Texte fourni:
┌────────

Un autre cas de plainte recensée concerne un voyageur qui rapportait que les agents insultaient d’autres voyageurs et leur manquaient de respect. Radio-Canada s’est aussi penchée sur le dossier. Elle a soulevé un problème qui est un peu différent, mais qui mérite aussi une analyse du comité qui fera l’étude du projet de loi C-3. Dans les articles de Radio-Canada, il est mentionné que les douaniers ont le droit de fouiller le contenu des appareils numériques, mais qu’ils doivent mettre ces appareils en mode avion. Il semblerait que, dans plusieurs cas qui ont été rapportés, des agents de l’ASFC ont outrepassé cette directive, sans qu’il y ait nécessairement de suivi. Je donnerai quelques exemples.
On parle par exemple de cas où une personne s’est fait demander un accès à ses comptes bancaires en ligne. La personne avait son téléphone sur elle et les agents de l’ASFC ont demandé à avoir accès à son compte bancaire, sans donner aucun motif qui justifiait une telle chose. Il faudrait même se demander s’il était légitime de demander à la personne d’ouvrir ses comptes bancaires.
Un autre voyageur a donné l'exemple suivant. À l'aéroport Montréal-Trudeau, alors qu'il revenait d'un voyage à Cuba, les agents lui ont demandé d'ouvrir ses bagages afin d'en inspecter le contenu. Le voyageur a mentionné que cela faisait 15 fois qu'il allait à Cuba et que tout s'était toujours bien passé. Ce soir-là, il avait été ciblé, visiblement.
Dans ses bagages se trouvaient un téléphone cellulaire, une tablette ainsi que deux clés USB sur lesquelles se trouvaient ses plans de cours et les dossiers de ses étudiants. Les agents lui ont demandé s'ils pouvaient inspecter l'ensemble du contenu de ses clés et de sa tablette. Or, le lendemain de son voyage, l'homme a reçu des messages d'alerte l'informant qu'une personne non identifiée avait tenté d'avoir accès en ligne à son compte Hotmail et à son compte Facebook.
Cela soulève des questions qui m'interpellent particulièrement en ma qualité d'avocate. Quand ces articles avaient paru, je me souviens que cela avait fait jaser dans le milieu juridique, notamment parmi des collègues qui sont avocats en immigration.
Comme ces collègues, je me posais la question suivante: en tant qu'avocate, si j'arrive aux douanes et qu'un agent des services frontaliers me demande de déverrouiller mon téléphone pour en vérifier le contenu, qu'est-ce que je fais?

└────────

Données fournies:
┌────────

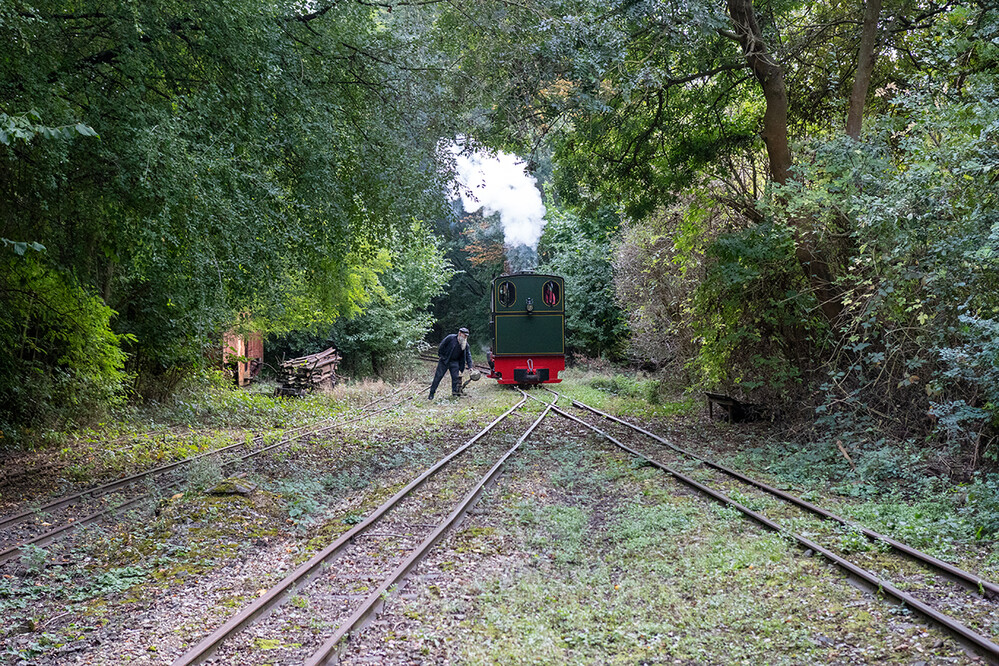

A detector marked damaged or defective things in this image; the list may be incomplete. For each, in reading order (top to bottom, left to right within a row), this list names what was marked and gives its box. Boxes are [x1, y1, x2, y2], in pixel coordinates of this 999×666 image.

└────────

Mise en pratique:
A: Recopiez fidèlement le passage du texte sur les fouilles aux douanes qui commence par les mots « On parle par » et se termine par « ses comptes bancaires. ».
B: Poursuivez le texte sur les fouilles aux douanes à partir de sa dernière phrase.

Réponses par tâche:
A:
On parle par exemple de cas où une personne s’est fait demander un accès à ses comptes bancaires en ligne. La personne avait son téléphone sur elle et les agents de l’ASFC ont demandé à avoir accès à son compte bancaire, sans donner aucun motif qui justifiait une telle chose. Il faudrait même se demander s’il était légitime de demander à la personne d’ouvrir ses comptes bancaires.

B:
Comme je suis liée par le secret professionnel, il est possible que mon téléphone contienne de l'information confidentielle. Je suis peut-être avocate en immigration et mon téléphone contient peut-être de l'information qui provient de mes clients et qui pourrait tomber entre les mains de l'ASFC. Est-ce que je renonce à mon voyage? Est-ce que je donne mon téléphone à l'agent? Par la suite, si je veux porter plainte, le système ne me permet pas d'en déposer une en bonne et due forme.
Il y a donc aussi des lacunes au chapitre de la protection de la vie privée. Comment savoir si des limites sont franchies puisque ces limites restent à établir clairement? De plus, elles ne peuvent pas être corrigées dans le cadre d'un processus où une plainte est jugée recevable après avoir été analysée, détaillée et motivée, ou contestée devant les tribunaux et renvoyée à de plus hautes instances judiciaires pour jurisprudence. Tout ce système n'existe tout simplement pas.
Le Bloc québécois appuiera le projet de loi C-3, tout comme nous avions appuyé sa précédente version lors de la dernière législature, alors qu'il avait peut-être été présenté un peu trop tardivement, ce qui lui a malheureusement valu de mourir au Feuilleton.
Toutefois, nous espérons que le projet de loi pourra profiter de commentaires judicieux, mais pas seulement de la part des gens de l'ASFC. Il faut se rappeler que notre appui à ce projet de loi ne signifie pas que nous avons des reproches à faire aux agents des services frontaliers. Aucun grand organisme n'a le monopole des bêtises et aucun n'en est complètement à l'abri.
L'objectif est surtout de pouvoir donner la chance à l'ASFC de se doter d'un bon système d'analyse des plaintes pour pouvoir mettre en place de bonnes pratiques et, s'il le faut, de pouvoir congédier des gens qui n'appliquent pas ces bonnes pratiques lorsque les plaintes sont jugées recevables.
Nous espérons que le comité qui analysera le projet de loi C-3 pourra entendre plusieurs experts, notamment des avocats en immigration et des représentants du syndicat de l'ASFC. Cela fera que la mouture définitive du projet de loi permettra d'avoir le meilleur système possible de traitement des plaintes et que, par la suite, ce traitement des plaintes permettra de donner de meilleures directives aux agents des services frontaliers.